It will be more ad hoc. Stripe does not decide how their client stores such data. Stripe will make asking for an ID very easy and that will vastly expand the number of businesses utilizing this method of registration.

Right now I think of Stripe as a reliable service. When one of their customer's data is breached or leaked, I don't know that everyone will still trust Stripe as a brand. News articles about such breaches won't be able to relate the nuance of who's at fault.

I'm not concerned about my online personas being linked to me. I'm concerned about making it easy for bad actors to perform identity theft en masse.


I'm not sure you understand. When a business needs your ID to do business, they ask you for it and store it in their infrastructure. This already happens today. Nothing Stripe is doing necessarily changes this. Stripe is simply providing a streamlined mechanism by which business can fulfill their KYC requirements and obtain this information. And now they have the choice to continue to store it in their infrastructure or look it up via the API as needed. If somebody breaches WellsFargo and dumps all the identity info of their customers, clearly Wells Fargo is at fault. Nobody will care if the entry form where they put their info in when they signed up for a bank account was hosted by Stripe and white labeled by Wells Fargo, or if there was a permission box that popped up from Stripe asking if you'd like to allow Wells Fargo access to your info, or if it was simply hosted by Wells Fargo. I don't see the problem here.
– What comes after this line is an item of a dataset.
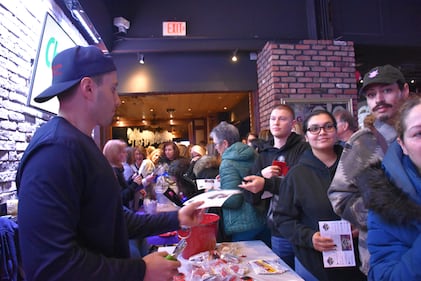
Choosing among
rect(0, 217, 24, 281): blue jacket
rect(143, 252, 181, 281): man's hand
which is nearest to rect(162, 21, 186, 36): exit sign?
rect(0, 217, 24, 281): blue jacket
I get it. No need to say I don't. Streamlined means more companies will ask you for such identification. Eventually stripe will be part of a news story about a data leak. I imagine they've already factored this in and decided it's worth it, due to requests they've been getting from customers. Essentially, if they don't do it, someone else will. Personally I think they should let someone else do it, or break it into another company, but that's not my call.


I disagree a bit on this. Looking at previous data breaches, when something like an s3 bucket gets hacked, the news is not going to be about on how Amazon is responsible for company X's data breach but on how company X's servers got hacked. Stripe, like AWS, is the infrastructure, the onus is on a company to ensure their infrastructure security as it can be an existential risk. A philosophy of Stripe's is that that they succeed when their customers succeed, I'd like to think that they have a shared interest in try to prevent their customers being breached as much as possible.


You may be right about how breaches are received in the news by people. It may depend on how they roll it out. I'm sure Stripe will do their best to help clients secure their customers' data. At the end of the day, though, it seems inevitable that breaches will occur.